Dataset excerpts =>
○ ○ ○ ○

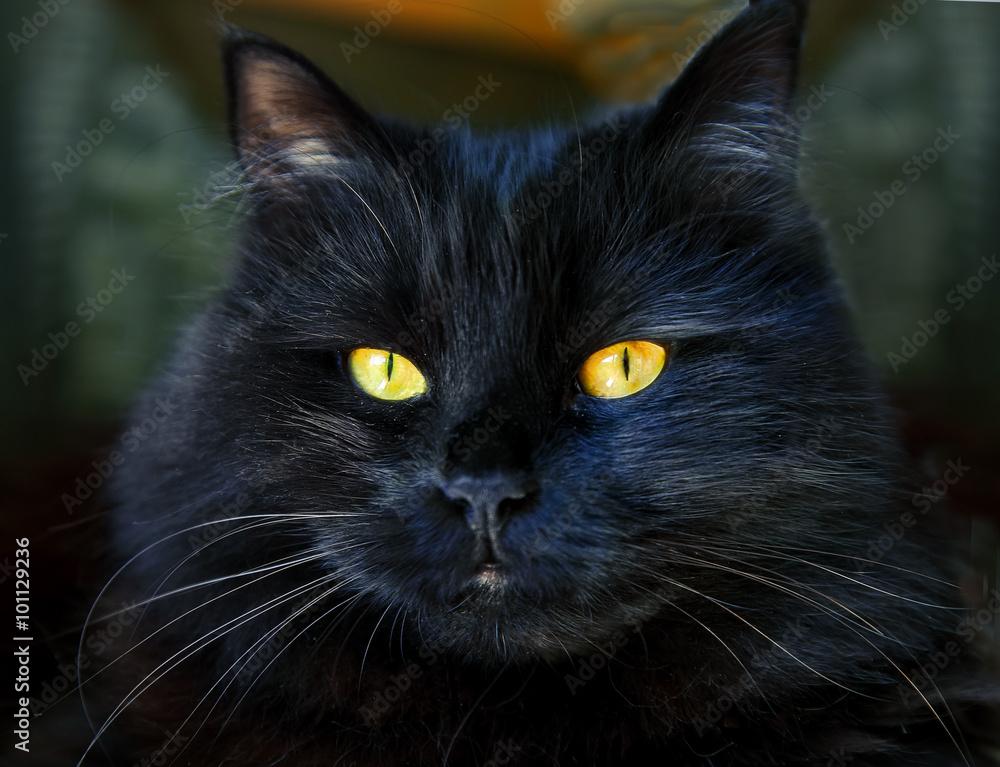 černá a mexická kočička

○ ○ ○ ○

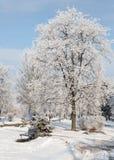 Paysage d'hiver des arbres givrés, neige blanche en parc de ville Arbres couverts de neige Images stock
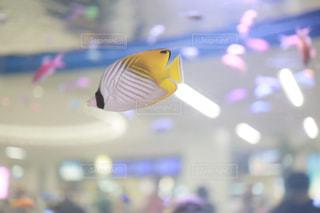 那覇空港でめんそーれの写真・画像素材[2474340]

○ ○ ○ ○

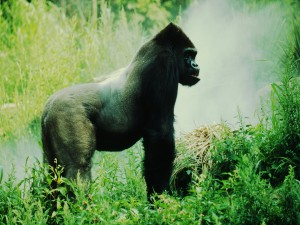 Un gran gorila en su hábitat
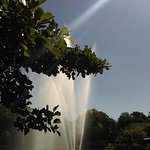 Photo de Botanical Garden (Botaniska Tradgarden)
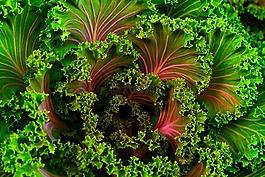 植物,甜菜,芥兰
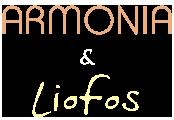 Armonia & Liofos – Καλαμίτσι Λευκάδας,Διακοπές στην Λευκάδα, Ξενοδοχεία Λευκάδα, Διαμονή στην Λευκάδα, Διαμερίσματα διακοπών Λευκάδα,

○ ○ ○ ○

Exercise requirements => From the line containing "Photo de Botanical" through the line containing "Armonia & Liofos", copy every line above exactly, without pictures.

Solution to this exercise =>
 Photo de Botanical Garden (Botaniska Tradgarden)
 植物,甜菜,芥兰
 Armonia & Liofos – Καλαμίτσι Λευκάδας,Διακοπές στην Λευκάδα, Ξενοδοχεία Λευκάδα, Διαμονή στην Λευκάδα, Διαμερίσματα διακοπών Λευκάδα,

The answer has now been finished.